Data for review:
━━━━━━━━━━━━━━━━━━━━━━━━━━━━━━

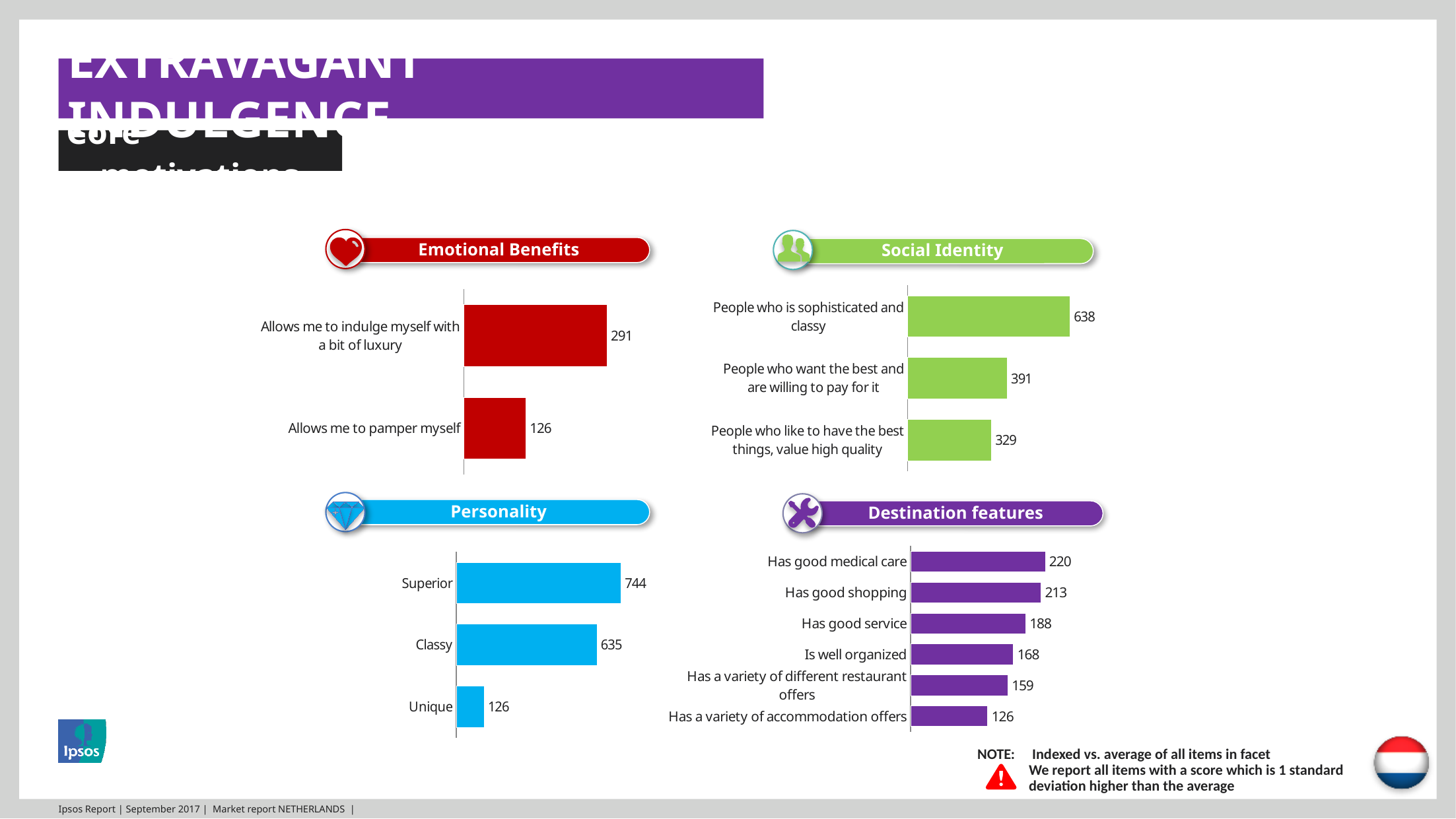
In the Social Identity chart, how many categories are shown? 3 In the Destination features chart, how many categories are shown? 6 What type of chart is the Destination features chart? Bar chart In the Destination features chart, what is the value for "Is well organized"? 168 In the Social Identity chart, what is the value for "People who like to have the best things, value high quality"? 329 In the Social Identity chart, which category has the highest value? People who is sophisticated and classy In the Personality chart, what is the value for Classy? 635 In the Emotional Benefits chart, what is the difference between the two bars? 165 In the Emotional Benefits chart, what is the value for "Allows me to indulge myself with a bit of luxury"? 291 In the Personality chart, what is the difference between Superior and Classy? 109 In the Destination features chart, which is larger: "Has good medical care" or "Has good shopping"? Has good medical care In the Personality chart, which category has the lowest value? Unique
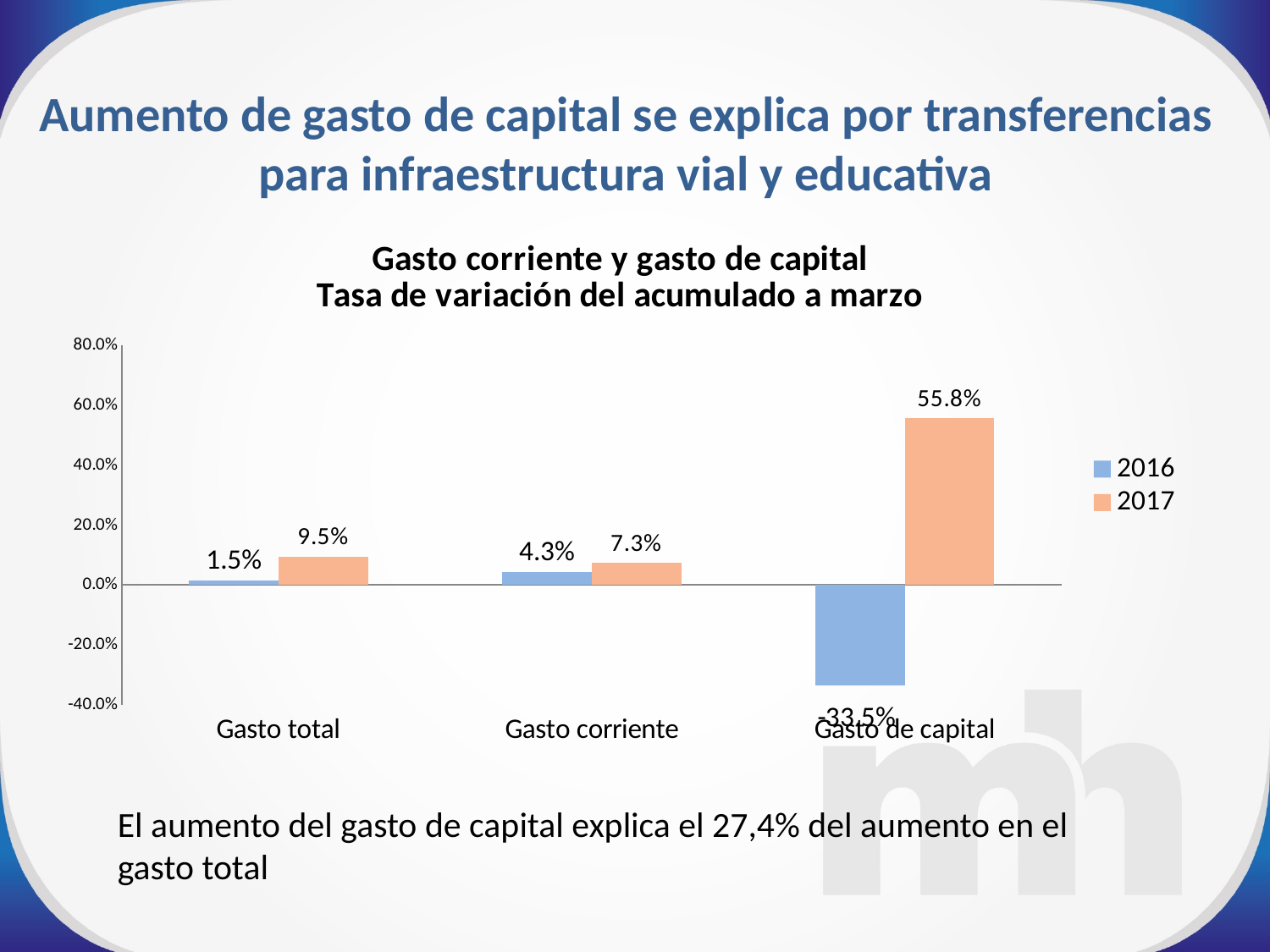
What is the 2016 value for Gasto de capital? -33.5% Which is larger for Gasto corriente, the 2016 value or the 2017 value? 2017 How many categories are shown on the x axis? 3 What is the 2016 value for Gasto corriente? 4.3% What is the difference between the 2017 and 2016 values for Gasto total? 8.0% What is the 2016 value for Gasto total? 1.5% What is the 2017 value for Gasto corriente? 7.3% What kind of chart is shown on the slide? bar chart How many series does the legend list? 2 What is the 2017 value for Gasto de capital? 55.8% Which category has the lowest 2016 value? Gasto de capital Which category has the highest 2017 value? Gasto de capital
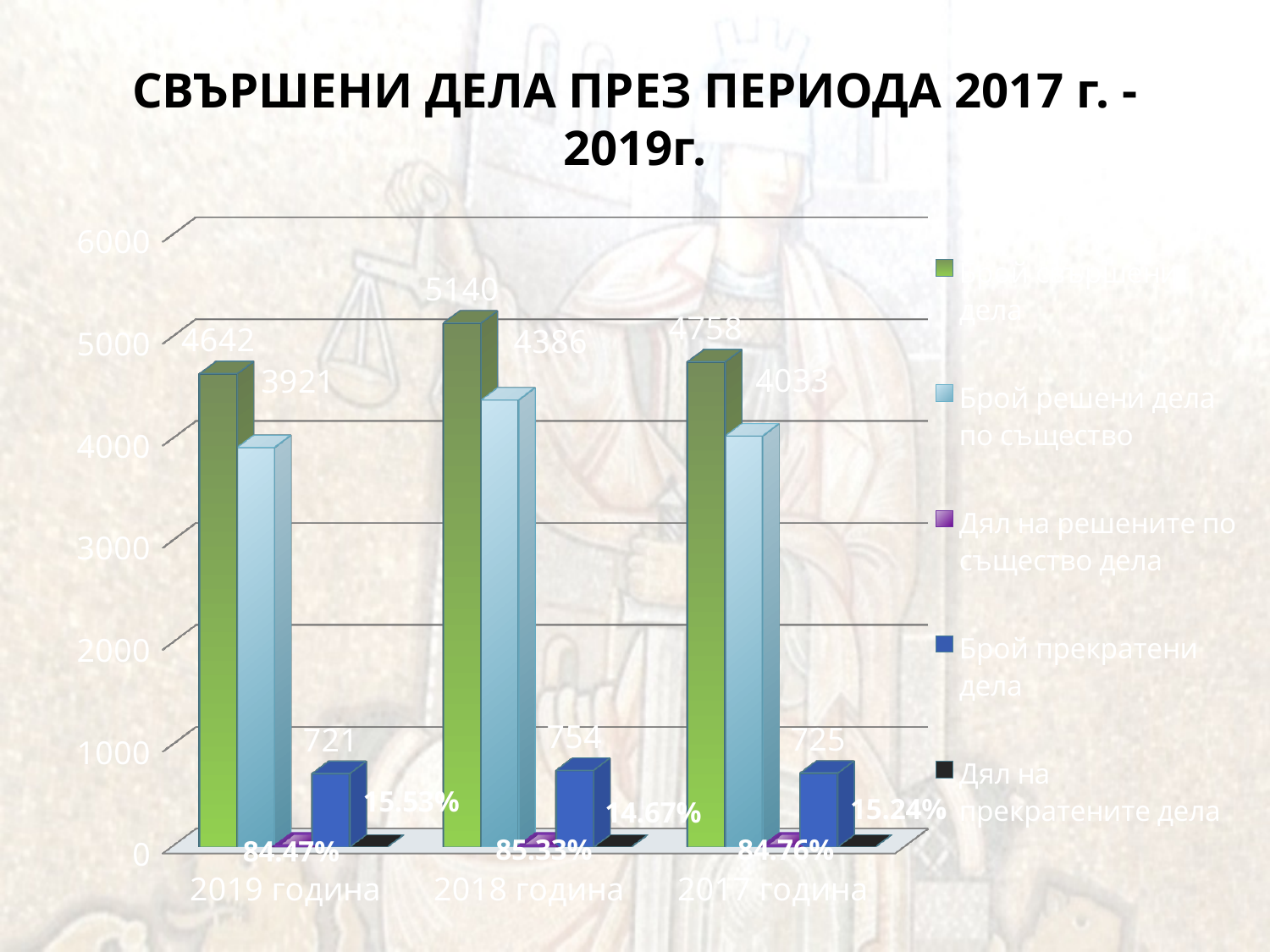
How many series does the legend list? 5 What is the value of 'Дял на прекратените дела' for 2019 година? 15.53% Which year has the highest value for the green series (the tallest bars)? 2018 година What type of chart is shown on the slide? bar chart What is the title of the chart? СВЪРШЕНИ ДЕЛА ПРЕЗ ПЕРИОДА 2017 г. - 2019г. What is the difference between the green series values for 2018 година and 2019 година? 498 What is the value of 'Брой прекратени дела' for 2017 година? 725 Which year has the lowest value for 'Брой прекратени дела'? 2019 година How many year categories are shown on the x axis? 3 Which is larger: 'Брой решени дела по същество' for 2017 година or for 2019 година? 2017 година What is the value of 'Брой решени дела по същество' for 2018 година? 4386 What is the value of 'Дял на решените по същество дела' for 2018 година? 85.33%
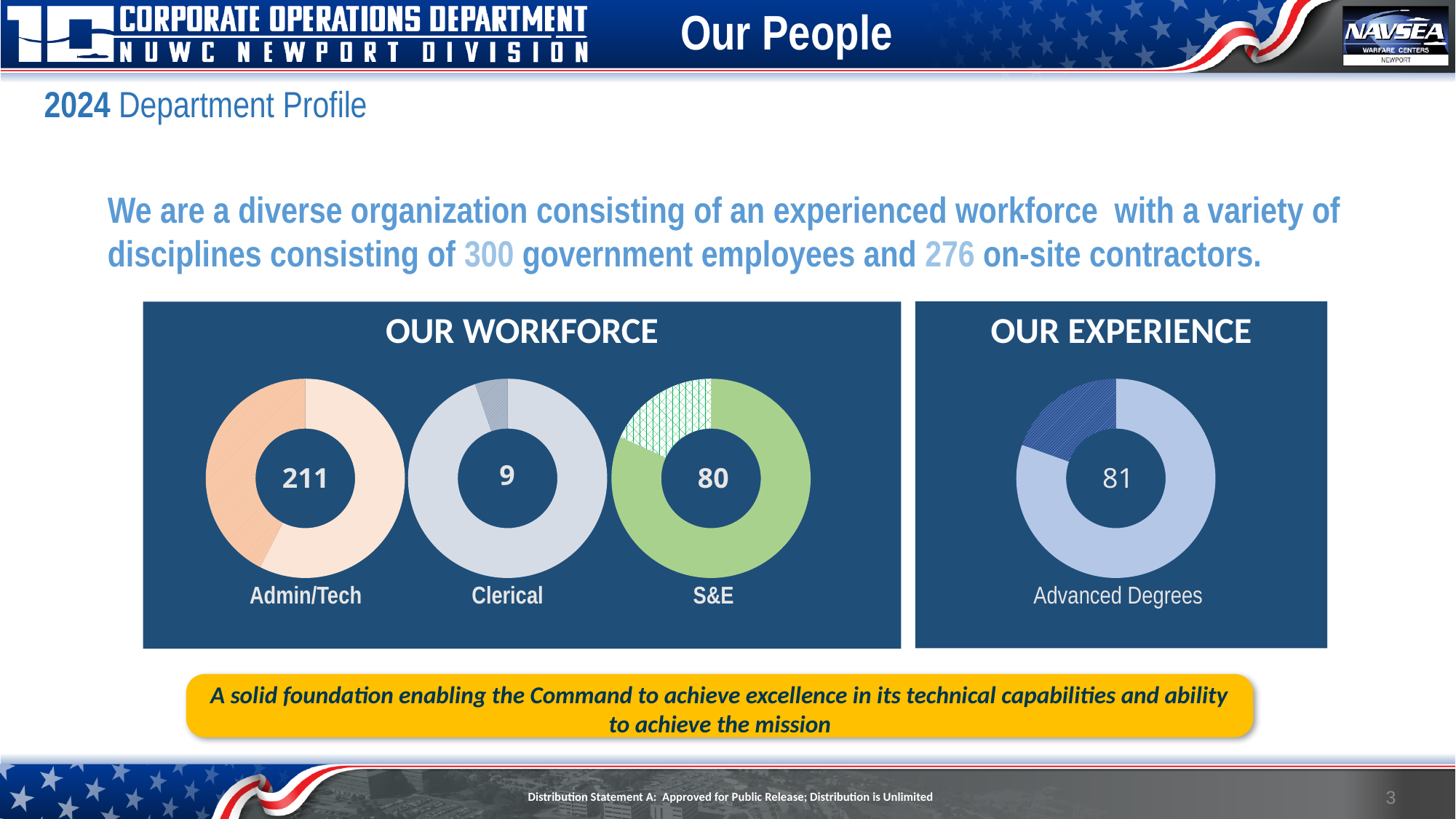
In the OUR WORKFORCE panel, what number is shown in the center of the Clerical donut chart? 9 What are the titles of the two dark blue panels containing the charts? OUR WORKFORCE and OUR EXPERIENCE In the OUR WORKFORCE panel, what number is shown in the center of the Admin/Tech donut chart? 211 What type of chart is used to show the Advanced Degrees figure in the OUR EXPERIENCE panel? Donut chart In the OUR EXPERIENCE panel, what number is shown in the center of the Advanced Degrees donut chart? 81 In the OUR WORKFORCE panel, which category has the lowest number shown? Clerical In the OUR WORKFORCE panel, what number is shown in the center of the S&E donut chart? 80 How many donut charts are shown in the OUR WORKFORCE panel? 3 In the OUR WORKFORCE panel, which category has the highest number shown? Admin/Tech Comparing the S&E donut in the OUR WORKFORCE panel with the Advanced Degrees donut in the OUR EXPERIENCE panel, which shows the larger number? Advanced Degrees In the OUR WORKFORCE panel, what is the difference between the S&E number and the Clerical number? 71 In the OUR WORKFORCE panel, what is the difference between the Admin/Tech number and the S&E number? 131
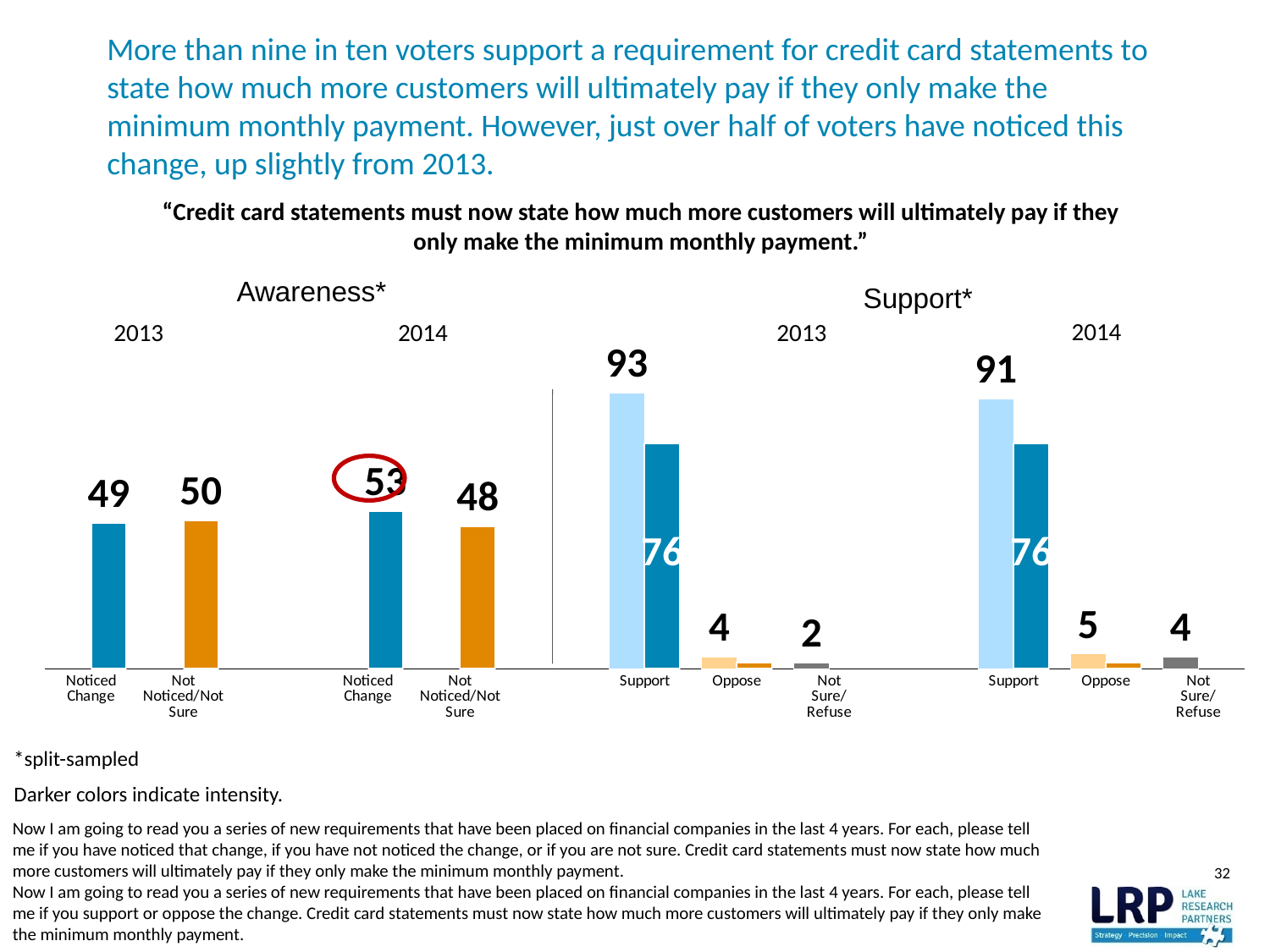
In the Support chart, what is the value for Oppose in 2014? 5 In the Awareness chart, what is the value for Not Noticed/Not Sure in 2013? 50 In the Support chart, what is the difference between Support in 2013 and Support in 2014? 2 In the Awareness chart, what is the value for Noticed Change in 2014? 53 In the Awareness chart, which value is circled in red? 53 In the Support chart, what is the intensity (darker bar) value for Support in 2014? 76 In the Awareness chart, which is larger in 2014: Noticed Change or Not Noticed/Not Sure? Noticed Change In the Support chart, what is the value for Not Sure/Refuse in 2013? 2 In the Awareness chart, by how much did Noticed Change increase from 2013 to 2014? 4 In the Support chart, what is the value for Support in 2013? 93 What kind of chart is the Support chart? Bar chart In the Support chart, which category has the lowest value in 2013? Not Sure/Refuse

━━━━━━━━━━━━━━━━━━━━━━━━━━━━━━

Exercise description: Can you format the records above as a Markdown table with the columns "No." and "Record," numbering each line and leaving out blank lines and the pictures?

Response:
| No. | Record |
|---|---|
| 1 | In the Social Identity chart, how many categories are shown? 3 In the Destination features chart, how many categories are shown? 6 What type of chart is the Destination features chart? Bar chart In the Destination features chart, what is the value for "Is well organized"? 168 In the Social Identity chart, what is the value for "People who like to have the best things, value high quality"? 329 In the Social Identity chart, which category has the highest value? People who is sophisticated and classy In the Personality chart, what is the value for Classy? 635 In the Emotional Benefits chart, what is the difference between the two bars? 165 In the Emotional Benefits chart, what is the value for "Allows me to indulge myself with a bit of luxury"? 291 In the Personality chart, what is the difference between Superior and Classy? 109 In the Destination features chart, which is larger: "Has good medical care" or "Has good shopping"? Has good medical care In the Personality chart, which category has the lowest value? Unique |
| 2 | What is the 2016 value for Gasto de capital? -33.5% Which is larger for Gasto corriente, the 2016 value or the 2017 value? 2017 How many categories are shown on the x axis? 3 What is the 2016 value for Gasto corriente? 4.3% What is the difference between the 2017 and 2016 values for Gasto total? 8.0% What is the 2016 value for Gasto total? 1.5% What is the 2017 value for Gasto corriente? 7.3% What kind of chart is shown on the slide? bar chart How many series does the legend list? 2 What is the 2017 value for Gasto de capital? 55.8% Which category has the lowest 2016 value? Gasto de capital Which category has the highest 2017 value? Gasto de capital |
| 3 | How many series does the legend list? 5 What is the value of 'Дял на прекратените дела' for 2019 година? 15.53% Which year has the highest value for the green series (the tallest bars)? 2018 година What type of chart is shown on the slide? bar chart What is the title of the chart? СВЪРШЕНИ ДЕЛА ПРЕЗ ПЕРИОДА 2017 г. - 2019г. What is the difference between the green series values for 2018 година and 2019 година? 498 What is the value of 'Брой прекратени дела' for 2017 година? 725 Which year has the lowest value for 'Брой прекратени дела'? 2019 година How many year categories are shown on the x axis? 3 Which is larger: 'Брой решени дела по същество' for 2017 година or for 2019 година? 2017 година What is the value of 'Брой решени дела по същество' for 2018 година? 4386 What is the value of 'Дял на решените по същество дела' for 2018 година? 85.33% |
| 4 | In the OUR WORKFORCE panel, what number is shown in the center of the Clerical donut chart? 9 What are the titles of the two dark blue panels containing the charts? OUR WORKFORCE and OUR EXPERIENCE In the OUR WORKFORCE panel, what number is shown in the center of the Admin/Tech donut chart? 211 What type of chart is used to show the Advanced Degrees figure in the OUR EXPERIENCE panel? Donut chart In the OUR EXPERIENCE panel, what number is shown in the center of the Advanced Degrees donut chart? 81 In the OUR WORKFORCE panel, which category has the lowest number shown? Clerical In the OUR WORKFORCE panel, what number is shown in the center of the S&E donut chart? 80 How many donut charts are shown in the OUR WORKFORCE panel? 3 In the OUR WORKFORCE panel, which category has the highest number shown? Admin/Tech Comparing the S&E donut in the OUR WORKFORCE panel with the Advanced Degrees donut in the OUR EXPERIENCE panel, which shows the larger number? Advanced Degrees In the OUR WORKFORCE panel, what is the difference between the S&E number and the Clerical number? 71 In the OUR WORKFORCE panel, what is the difference between the Admin/Tech number and the S&E number? 131 |
| 5 | In the Support chart, what is the value for Oppose in 2014? 5 In the Awareness chart, what is the value for Not Noticed/Not Sure in 2013? 50 In the Support chart, what is the difference between Support in 2013 and Support in 2014? 2 In the Awareness chart, what is the value for Noticed Change in 2014? 53 In the Awareness chart, which value is circled in red? 53 In the Support chart, what is the intensity (darker bar) value for Support in 2014? 76 In the Awareness chart, which is larger in 2014: Noticed Change or Not Noticed/Not Sure? Noticed Change In the Support chart, what is the value for Not Sure/Refuse in 2013? 2 In the Awareness chart, by how much did Noticed Change increase from 2013 to 2014? 4 In the Support chart, what is the value for Support in 2013? 93 What kind of chart is the Support chart? Bar chart In the Support chart, which category has the lowest value in 2013? Not Sure/Refuse |